[Source document Boundary: Start]

Real-time PCR was carried out for eleven housekeeping genes in order to select the most stable gene as the internal control for all the compared tissues (HbelF1Aa, HbUBC4, HbUBC2b, HbYLS8, HbRH2b, HbRH8, HbUBC2a, HbalphaTub, Hb40S, HbUbi, HbActin). HbRH2b was selected as the best reference gene due to its stability in tissues from immature and mature male and female flowers, zygotic embryos, latex and bark. The homogeneity of the HbRH2b gene Cp confirmed that it could be used as an internal reference gene (Table S2 in File S2). The HbRH2b gene was amplified in each reaction plate in parallel with target genes. The transcript abundance level for each gene was relatively quantified by normalization with the transcript abundance of the reference HbRH2b gene. Relative transcript abundance took into account primer efficiencies. All the normalized ratios corresponding to transcript accumulation were calculated automatically by Light Cycler Software version 1.5.0 provided by the manufacturer using the following calculation: Normalized Ratio = Efficiency −Δ(Cp target-Cp RH2b).

Statistical data analyses

Real-time PCR reactions were set up with three biological replications. Statistical analysis was performed with an ANOVA after logarithmic transformation of raw data. The ANOVA was followed by a Student Newman-Keuls test when the values of relative transcript abundances were compared for immature and mature flowers, zygotic embryos, latex and bark. Values with the same letter did not differ significantly at the 0.05 probability level.

Phylogenetic analysis of the AP2 domain from ERF marker genes

The full AP2-domain sequences derived from Hevea, Arabidopsis, Populus, Vitis, Malus×domestica, Oryza and Zea mays AP2-domain proteins of around 60 amino acids were then aligned using MUSCLE software [35], [36] which uses a progressive multiple alignment method. The alignment was curated by Gblocks software [37], searching for at least 10-amino-acid-long conserved blocks, and the block with 57 amino acids was extracted. This block of 57 amino acids was used to construct the phylogenetic tree using PhyML software [38], which implements a maximum likelihood tree reconstruction method, using the LG+gamma model, starting from a BioNJ tree [39]. A RAP-Green analysis was performed on the initial PhyML tree to improve gene function inferences and predict gene duplications in phylogenetic trees [40]. The final tree was drawn and displayed with the Archaeoptheryx program, and rooted on the branch separating the RAV family from the rest of the tree. Branch supports were computed using the aLRT-SHlike method [41].

[Source document Boundary: End]
[Listed records Boundary: Start]

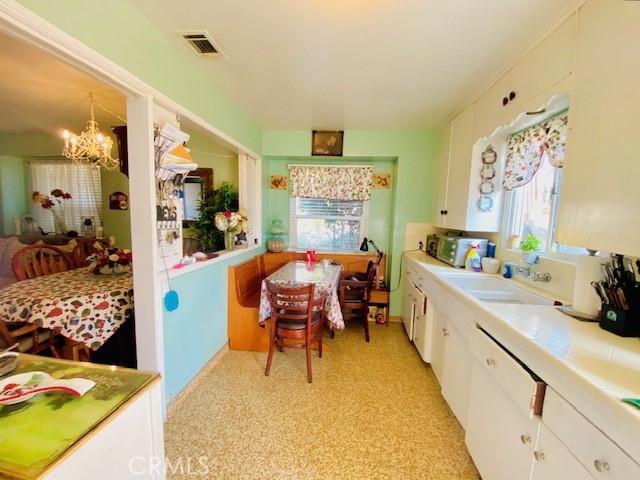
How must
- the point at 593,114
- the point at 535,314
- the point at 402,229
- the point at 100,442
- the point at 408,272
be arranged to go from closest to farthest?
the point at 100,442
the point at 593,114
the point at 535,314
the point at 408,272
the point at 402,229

[Listed records Boundary: End]
[Listed records Boundary: Start]

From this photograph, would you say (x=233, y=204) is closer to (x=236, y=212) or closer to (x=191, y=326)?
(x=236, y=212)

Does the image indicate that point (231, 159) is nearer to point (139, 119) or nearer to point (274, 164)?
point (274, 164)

[Listed records Boundary: End]

* **Activity**
Translate this sentence from the methods text into Spanish: "Statistical analysis was performed with an ANOVA after logarithmic transformation of raw data."

* **Solution to this problem**
El análisis estadístico se realizó mediante un ANOVA tras la transformación logarítmica de los datos brutos.